Other Analysis Techniques

In this excel tutorial I’m going to be discussing a benefit cost analysis. As you can see under our information we have 3 alternatives that we’re looking at. Each one has initial cost, a uniform annual benefit. Notice they each have different lives, project A is 5, project B is 8 and project C is 6. The interest rate that we’ll be using for these calculations is 8%. Now whenever you’re doing a benefit cost analysis you have to have everything in the same time period. So, you can do benefit cost with present worth on top, present worth on bottom, but in this case we’re going to do benefit cost. The top will be equivalent uniform annual benefits and the denominator will be equivalent uniform annual costs. Notice our benefits are already in the..eh..in the annual form.
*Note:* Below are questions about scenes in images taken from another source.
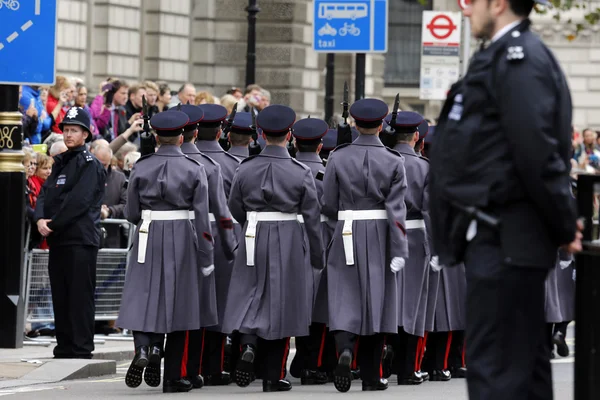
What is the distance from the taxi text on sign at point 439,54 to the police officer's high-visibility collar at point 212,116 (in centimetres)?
897

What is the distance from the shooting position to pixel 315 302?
12773 millimetres

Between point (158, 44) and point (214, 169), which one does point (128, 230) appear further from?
point (158, 44)

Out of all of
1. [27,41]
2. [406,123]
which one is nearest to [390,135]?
[406,123]

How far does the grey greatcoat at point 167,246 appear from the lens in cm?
1184

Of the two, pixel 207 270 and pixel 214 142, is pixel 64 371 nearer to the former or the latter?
pixel 207 270

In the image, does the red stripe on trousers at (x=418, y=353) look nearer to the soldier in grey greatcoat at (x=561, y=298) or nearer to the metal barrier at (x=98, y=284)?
the soldier in grey greatcoat at (x=561, y=298)

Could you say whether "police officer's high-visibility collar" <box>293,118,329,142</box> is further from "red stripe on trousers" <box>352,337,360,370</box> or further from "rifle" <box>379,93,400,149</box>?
"red stripe on trousers" <box>352,337,360,370</box>

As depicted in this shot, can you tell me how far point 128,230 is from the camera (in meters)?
15.9

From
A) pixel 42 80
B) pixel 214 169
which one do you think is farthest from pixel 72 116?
pixel 214 169

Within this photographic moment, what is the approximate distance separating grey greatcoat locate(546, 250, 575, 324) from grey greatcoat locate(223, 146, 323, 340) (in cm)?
354

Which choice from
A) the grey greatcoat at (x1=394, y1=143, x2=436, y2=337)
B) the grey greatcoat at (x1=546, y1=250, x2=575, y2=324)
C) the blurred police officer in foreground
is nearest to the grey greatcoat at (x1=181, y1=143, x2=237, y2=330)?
the grey greatcoat at (x1=394, y1=143, x2=436, y2=337)

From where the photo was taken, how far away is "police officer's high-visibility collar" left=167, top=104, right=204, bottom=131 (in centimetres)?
1262

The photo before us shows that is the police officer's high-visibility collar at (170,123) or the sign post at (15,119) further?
the sign post at (15,119)

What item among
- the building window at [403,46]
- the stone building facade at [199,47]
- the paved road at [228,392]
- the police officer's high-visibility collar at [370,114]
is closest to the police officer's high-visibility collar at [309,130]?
the police officer's high-visibility collar at [370,114]
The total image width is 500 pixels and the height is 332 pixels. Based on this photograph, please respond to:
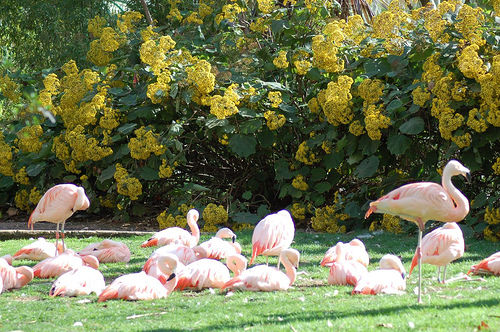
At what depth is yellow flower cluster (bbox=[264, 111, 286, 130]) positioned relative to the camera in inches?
402

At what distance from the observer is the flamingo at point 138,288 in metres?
5.45

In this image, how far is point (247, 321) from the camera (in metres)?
4.57

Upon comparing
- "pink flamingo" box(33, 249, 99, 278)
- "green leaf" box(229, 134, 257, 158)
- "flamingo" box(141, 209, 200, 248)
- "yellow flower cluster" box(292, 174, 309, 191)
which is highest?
"green leaf" box(229, 134, 257, 158)

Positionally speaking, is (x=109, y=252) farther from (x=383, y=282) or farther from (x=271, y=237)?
(x=383, y=282)

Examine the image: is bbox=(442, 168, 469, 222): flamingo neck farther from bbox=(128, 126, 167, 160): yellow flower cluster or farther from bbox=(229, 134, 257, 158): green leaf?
bbox=(128, 126, 167, 160): yellow flower cluster

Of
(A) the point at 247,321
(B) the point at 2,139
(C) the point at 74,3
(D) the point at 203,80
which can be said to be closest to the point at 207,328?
(A) the point at 247,321

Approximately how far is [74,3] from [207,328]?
37.0 ft

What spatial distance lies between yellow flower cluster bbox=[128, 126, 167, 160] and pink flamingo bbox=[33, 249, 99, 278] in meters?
4.01

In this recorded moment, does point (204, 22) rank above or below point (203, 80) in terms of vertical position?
above

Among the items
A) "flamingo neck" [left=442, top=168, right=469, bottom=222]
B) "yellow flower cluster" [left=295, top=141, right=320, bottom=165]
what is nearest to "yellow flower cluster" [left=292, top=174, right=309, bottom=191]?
"yellow flower cluster" [left=295, top=141, right=320, bottom=165]

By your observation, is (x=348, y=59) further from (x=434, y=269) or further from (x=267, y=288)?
(x=267, y=288)

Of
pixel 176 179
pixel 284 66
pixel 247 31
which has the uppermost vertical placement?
pixel 247 31

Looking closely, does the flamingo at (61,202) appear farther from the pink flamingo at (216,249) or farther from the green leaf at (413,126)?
the green leaf at (413,126)

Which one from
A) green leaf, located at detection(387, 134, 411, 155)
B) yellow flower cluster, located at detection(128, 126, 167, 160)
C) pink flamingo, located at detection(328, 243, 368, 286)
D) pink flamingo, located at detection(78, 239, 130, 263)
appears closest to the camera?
pink flamingo, located at detection(328, 243, 368, 286)
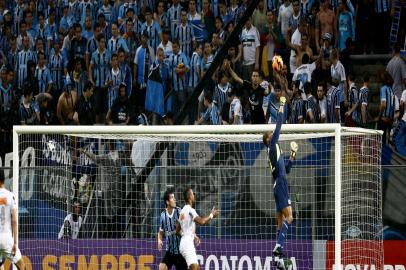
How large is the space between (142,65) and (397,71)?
18.1 ft

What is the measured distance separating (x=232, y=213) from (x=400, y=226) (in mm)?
2820

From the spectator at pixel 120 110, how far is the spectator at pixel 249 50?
8.09 feet

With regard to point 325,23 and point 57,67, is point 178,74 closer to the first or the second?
point 325,23

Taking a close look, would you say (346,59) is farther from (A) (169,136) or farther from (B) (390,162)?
(A) (169,136)

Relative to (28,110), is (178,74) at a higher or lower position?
higher

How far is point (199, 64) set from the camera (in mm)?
25656

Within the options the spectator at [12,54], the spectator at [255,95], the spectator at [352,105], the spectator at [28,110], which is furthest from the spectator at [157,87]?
the spectator at [12,54]

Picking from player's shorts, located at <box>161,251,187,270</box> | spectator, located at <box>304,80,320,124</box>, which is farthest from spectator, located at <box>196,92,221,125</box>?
player's shorts, located at <box>161,251,187,270</box>

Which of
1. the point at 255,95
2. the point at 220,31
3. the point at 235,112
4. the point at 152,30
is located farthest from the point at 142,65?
the point at 255,95

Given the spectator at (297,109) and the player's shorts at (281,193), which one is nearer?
the player's shorts at (281,193)

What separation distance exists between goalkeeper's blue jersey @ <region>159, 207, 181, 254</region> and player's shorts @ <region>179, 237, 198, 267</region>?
15cm

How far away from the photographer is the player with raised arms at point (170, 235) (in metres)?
20.1

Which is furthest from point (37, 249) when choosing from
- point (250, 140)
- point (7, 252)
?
point (250, 140)

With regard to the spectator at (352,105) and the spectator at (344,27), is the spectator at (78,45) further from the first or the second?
the spectator at (352,105)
So, what I need to do is to get those initial costs into equivalent ah an EUAC. So, notice here in cell D7 my formula is equals payment, I’ve locked my interest rate in at 8%, which is B2 comma, then I’m going to go for my years, which is D6 and my initial cost was negative D4. The reason I locked the B2 cell is so I can grab the corner of this formula and pull it across for my remaining alternatives. So, got that there, now I can pull this across and you can see the equivalent uniform annual costs for each of the remaining alternatives. Now, to figure out our benefit cost it’s simply the annual benefit divided by the annual cost, or the EUAB divided by the EUAC. So, my annual benefit was D5 and I divided it by my annual cost which was D7, I get 0.96. Now if I grab the corner I can do this for my remaining 2.
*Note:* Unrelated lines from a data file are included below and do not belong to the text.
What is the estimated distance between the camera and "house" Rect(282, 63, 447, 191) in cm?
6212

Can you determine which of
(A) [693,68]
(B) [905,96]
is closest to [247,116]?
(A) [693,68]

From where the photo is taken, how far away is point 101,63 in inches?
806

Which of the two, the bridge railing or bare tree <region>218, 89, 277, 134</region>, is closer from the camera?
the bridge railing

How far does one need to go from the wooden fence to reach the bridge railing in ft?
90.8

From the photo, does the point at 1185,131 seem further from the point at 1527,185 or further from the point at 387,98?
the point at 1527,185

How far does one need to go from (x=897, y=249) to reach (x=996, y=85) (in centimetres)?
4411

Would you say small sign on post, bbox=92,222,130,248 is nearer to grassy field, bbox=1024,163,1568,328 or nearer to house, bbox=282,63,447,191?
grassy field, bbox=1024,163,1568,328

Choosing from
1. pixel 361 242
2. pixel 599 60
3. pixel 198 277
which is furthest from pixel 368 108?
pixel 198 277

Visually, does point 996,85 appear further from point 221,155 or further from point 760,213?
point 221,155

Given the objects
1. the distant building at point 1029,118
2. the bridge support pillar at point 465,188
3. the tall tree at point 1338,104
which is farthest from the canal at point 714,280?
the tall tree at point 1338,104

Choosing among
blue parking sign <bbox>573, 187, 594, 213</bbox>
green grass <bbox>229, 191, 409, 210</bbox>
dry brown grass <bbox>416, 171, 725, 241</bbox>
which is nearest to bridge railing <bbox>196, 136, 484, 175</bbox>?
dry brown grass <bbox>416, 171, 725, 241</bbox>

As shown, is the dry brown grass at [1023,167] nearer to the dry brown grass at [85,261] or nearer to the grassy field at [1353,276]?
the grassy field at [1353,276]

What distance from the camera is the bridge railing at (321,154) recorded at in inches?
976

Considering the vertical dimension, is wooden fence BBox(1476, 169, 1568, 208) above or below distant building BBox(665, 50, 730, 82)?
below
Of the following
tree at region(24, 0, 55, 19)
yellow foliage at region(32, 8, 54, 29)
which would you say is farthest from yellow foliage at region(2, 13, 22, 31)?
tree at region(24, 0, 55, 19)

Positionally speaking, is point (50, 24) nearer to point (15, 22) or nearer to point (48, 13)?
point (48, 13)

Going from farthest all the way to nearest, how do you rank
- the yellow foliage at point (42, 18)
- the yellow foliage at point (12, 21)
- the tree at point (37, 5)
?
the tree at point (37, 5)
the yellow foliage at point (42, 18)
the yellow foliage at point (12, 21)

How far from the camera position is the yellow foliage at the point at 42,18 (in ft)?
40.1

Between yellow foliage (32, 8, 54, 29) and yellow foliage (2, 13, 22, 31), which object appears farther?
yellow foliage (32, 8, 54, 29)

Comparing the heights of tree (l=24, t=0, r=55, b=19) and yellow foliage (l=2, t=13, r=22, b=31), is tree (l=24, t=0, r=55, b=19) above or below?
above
Notice how it carried it on across. And as you can see, alternative A has a benefit cost less than 1. Therefor it’s out of the running and the only 2 alternatives I need to even consider are B and C. To compare B and C we’ll have to do an incremental analysis. It’s Very simple for these 2, it’s simply the delta cost, the delta benefit and the delta benefit cost. So, what you’re gonna do is you’re gonna take the project C, so this will be equals the cost for project C is here, minus the cost for project B, which is here. And you can see we get an answer. And then for benefits it’s going to equal the benefits of project C minus the benefits of project E ah…B, there. And then our benefit cost is simply equals benefit divided by cost. And you can see that we got 1.07. What that means is by having a value greater than 1 the additional cost of project C was worth it. So, in the end out of all these alternatives, project C is your best.